Scientists and historians working at different universities have reconstructed the genomes of viral strains that were recovered from the “vaccination kits” used during the time of the American Civil War. For this, they applied sophisticated sequencing techniques.
Their study has been published in Genome Biology, in a paper titled, “The origins and genomic diversity of American Civil War Era smallpox vaccine strains.”
Scientists and historians involved in this project are associated with McMaster University, the Mütter Museum, and the University of Sydney.
The study underlines the importance of studying the diversity of wild virus strains, which could feasibly include strains that may protect against a wide range of viruses, including flu or coronaviruses.
The latest discovery may also open up a to a new field of medical history study through the non-destructive examination of materials previously associated with biological samples.

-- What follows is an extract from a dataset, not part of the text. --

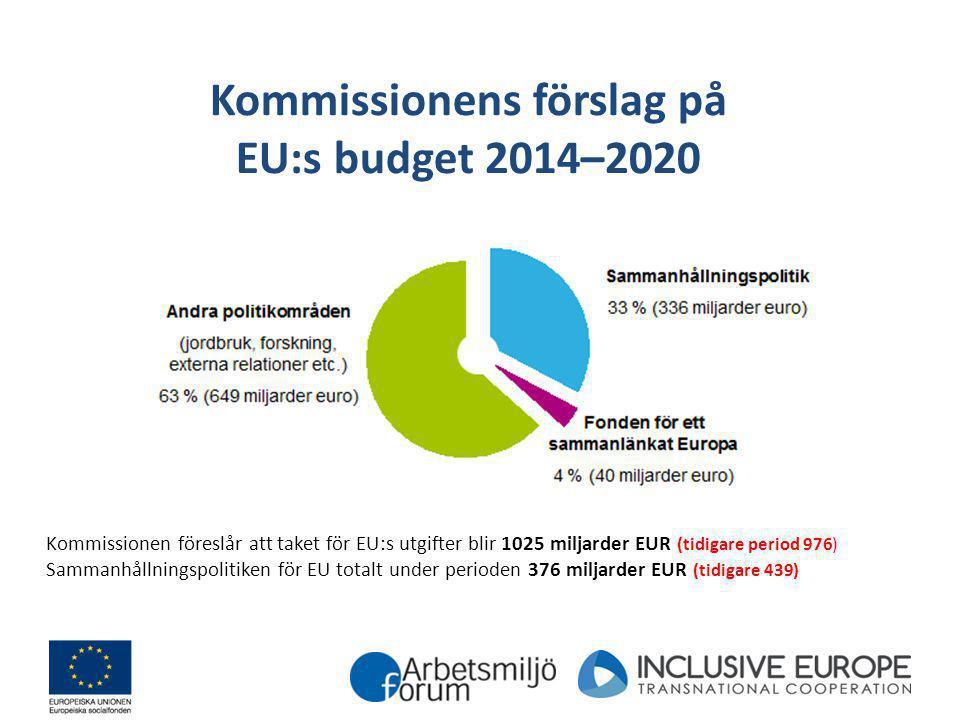 Kommissionens förslag på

“Understanding the history, the evolution, and the ways in which these viruses can function as vaccines is hugely important in contemporary times,” said evolutionary geneticist Hendrik Poinar, PhD, who is director of the McMaster Ancient DNA Centre, where the work was carried out, and a principal investigator at the university’s Michael G. DeGroote Institute for Infectious Disease Research.
Facts About Smallpox
- Smallpox is caused by variola virus (VARV), a human-specific member of the Orthopoxvirus (OPXV) genus of the Poxviridae.
- Smallpox was one of the most devastating viral diseases ever to strike humankind, killing about three out of every 10 people who were infected.
- Those who survived infection frequently left disabled, blind, or disfigured.
40th anniversary of the eradication of smallpox
- The World Health Organization recently celebrated the 40th anniversary of the eradication of smallpox, the most successful campaign ever attempted.
- In fact, smallpox is the only human infectious disease that humans have managed to eradicate, thanks to widespread coordinated vaccination programs, and the effectiveness of the vaccine itself.
Significance of the Latest Study
“The World Health Organization’s success in eradicating smallpox using vaccinia virus (VACV; 1980) was in part due to the broad protective immunity induced by infection with one OPXV against subsequent infection by another,” the authors wrote.
Yet despite the historical importance of the achievement, little is known about the origins and diversity of viruses used in smallpox vaccination, the team continued.
For their study, researchers used sophisticated techniques developed at the McMaster Ancient DNA Centre to reconstruct and analyze the genomes of virus fragments recovered from vaccination kits used during the Civil War era.
The kits, part of a medical collection at the Mütter Museum of the College of Physicians of Philadelphia, contained lancets and small glass plates for mixing fluid for vaccines that had been collected from blisters of deliberately infected subjects, and tin boxes with sliding lids to contain scab material.
The techniques used by the scientists enabled them to successfully recover viral molecules from both organic sources, such as scab material, and also from the non-destructive sampling of inorganic materials, such as tin boxes and glass slides, which contained no evidence of organic residues.
The authors conclude that their work offers up a novel, non-destructive approach to recovering DNA which can preserve historical medical collection artifacts for further study. “The clear identification and reconstruction of near-complete genomes of VACV from these vaccination kits, which were in use during the American Civil War era, indicates that these strains were circulating within humans and via physician networks prior to the twentieth century.”
And as researchers around the world are working to develop a vaccine against COVID-19, the success of the smallpox campaign, and the findings reported by Poinar and colleagues, point to the value of vaccination, the team reasoned. They suggested other vaccines are waiting to be discovered among the viral relatives of today’s influenza and coronaviruses.